Sejmowych urzędników propozycja bardziej zirytowała niż ucieszyła. Bo na rozgrywającego transakcji wychodzi Lubomirski-Lanckoroński 37-latek, o którym mówi się, że jest młodym wilkiem rynku nieruchomości. Na przykład na bazie odzyskanej kamienicy przy ul . Kazimierzowskiej w Warszawie wybudował apartamentowiec i sprzedał mieszkania po 12 tys. zł. za metr.
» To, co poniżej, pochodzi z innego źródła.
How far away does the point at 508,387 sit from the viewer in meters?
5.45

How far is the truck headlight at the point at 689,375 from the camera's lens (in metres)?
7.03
Teraz kamieniczka jest warta ponad 40 mln zł. Dziś Lubomirscy mają takie kamienice, m.in. w Warszawie, Krakowie, Łodzi i Poznaniu, a większość przynosi po kilkaset tys. przychodu i stabilny zysk.
Pomimo wielokrotnych prób porozumienia z Kancelarią Sejmu i wstępnie ustalonej ugody w sprawie, przedstawiciele Kancelarii Sejmu zaprzestali jakiegokolwiek kontaktu i przestali odpowiadać na korespondencję skierowaną w sprawie. Przychylne stanowisko Urzędu m.st. Warszawy realizujące postępowanie zwrotowe nieustannie staje się obiektem torpedowania przez Kancelarię Sejmu realizującą inwestycję na tym terenie dla własnej wygody i urzędujących tam posłów.
Pędzący przez Warszawę w bentleyu cabrio Jan Lubomirski-Lanckoroński jest ucieleśnieniem klasy próżniaczej. A jednak udowodnił, że większość majątku, który był już opisywany w rankingach najbogatszych Polaków zdobył samodzielnie. Gdy arystokratyczna rodzina odzyskała kilkanaście lat temu pierwsze kamienice w Krakowie, to właśnie jemu powierzono nadzór nad majątkiem. Podczas jednego z niedzielnych obiadów Lubomirscy debatowali, co zrobić z zaniedbanym dobrem, zasiedlonym przez lokatorów z kwaterunku. Większość była za szybką sprzedażą i pozbyciem się kłopotu. Tylko Jan, wówczas 18-latek, nalegał, by doprowadzić budynki do dawnej świetności. – Powiedzieli mi: jak chcesz, to się tym zajmij. I tak zostałem rodzinnym ekspertem od nieruchomości – wspomina Lubomirski. Na studiach prowadził bar kanapkowy – stąd przydomek wśród znajomych "książę de buła".